- [Set of tasks]
a: In the blackberry buckle post, what is the name of the Georgia town where the relatives settled?
b: From the blackberry buckle post, retype the passage that opens with the words containing "When I was in" and closes with "spacious cow pasture.".

- [Text section]
------------------------------------------------------------------------

Showing posts with label blackberries. Show all posts
Showing posts with label blackberries. Show all posts

Thursday, May 20, 2010

Georgia in My Oven: Fresh Blackberry Buckle

 

When I was in my early teens, my family drove to Georgia two or three times to visit close  relatives who had recently moved there from the Detroit area. My aunt, uncle, and three cousins had settled quite contentedly into a nice house on a woodsy street, in a town with a distinctly southern name--Lilburn. It was a beautiful place for kids and it stood in rather stark contrast to the suburban neighborhood they'd left behind. In fact, their new home was within easy walking distance of a spacious cow pasture.

One of my favorite memories involves the wild blackberries that grew in chaotic bushy tangles near the pasture. Quite tall and guarded by thorns, the vines resisted yielding their fruit. But one steamy morning, undaunted as only teenage girls can be, my cousin Becky and I rose early, dressed for berry picking, and buoyantly made our way down the street. Though the sun was scarcely up, the day was already a scorcher. Armed with baskets, we fully expected to come home bearing a huge load of the black beauties, which my aunt would transform into any number of fabulous treats (ahh, youth).


We knew about the thorns. We knew about the heat. We knew that our sandals and feet would end up coated with a velvety layer of thick dust the hue of wilted rose petals. What we weren't prepared for, however, were the battalions of mosquitoes that engulfed us upon arrival.


I recall a lot of arm flailing, girlish shrieking, and frantic attempts at picking. How long this went on before we surrendered is anyone's guess. All I do know is that when we arrived home and showed my aunt our haul, we were two bedraggled, perspiring adolescents with purple fingertips and an enormous number of mosquito bites. Amused, she chuckled and said something to the tune of, " . . . well, there aren't enough here for a pie . . . maybe we can make cobbler . . . did you eat a lot them on the way home?"



My aunt did make those berries into some sort of dessert, but memory fails me as to the specifics. In any case, I'm sure those were the finest tasting blackberries I've ever had. To this day I think of blackberries as something not easily obtainable, and I guess I'll always associate them with the red soil and voracious mosquitoes of that particular Georgia summer.

------------------------------------------------------------------------

- [Data extract]
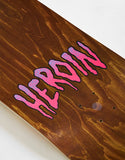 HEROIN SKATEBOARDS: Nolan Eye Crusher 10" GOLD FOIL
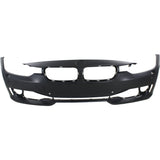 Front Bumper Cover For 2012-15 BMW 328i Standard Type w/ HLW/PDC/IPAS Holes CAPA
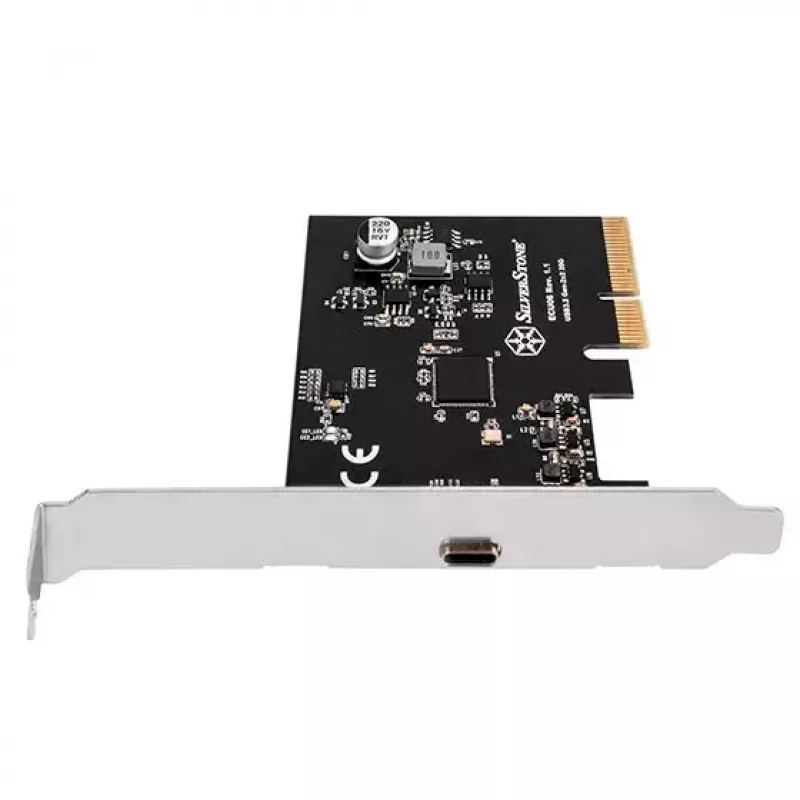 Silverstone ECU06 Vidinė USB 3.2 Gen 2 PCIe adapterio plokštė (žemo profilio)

------------------------------------------------------------------------

- [Problem solutions]
a: Lilburn

b:
When I was in my early teens, my family drove to Georgia two or three times to visit close  relatives who had recently moved there from the Detroit area. My aunt, uncle, and three cousins had settled quite contentedly into a nice house on a woodsy street, in a town with a distinctly southern name--Lilburn. It was a beautiful place for kids and it stood in rather stark contrast to the suburban neighborhood they'd left behind. In fact, their new home was within easy walking distance of a spacious cow pasture.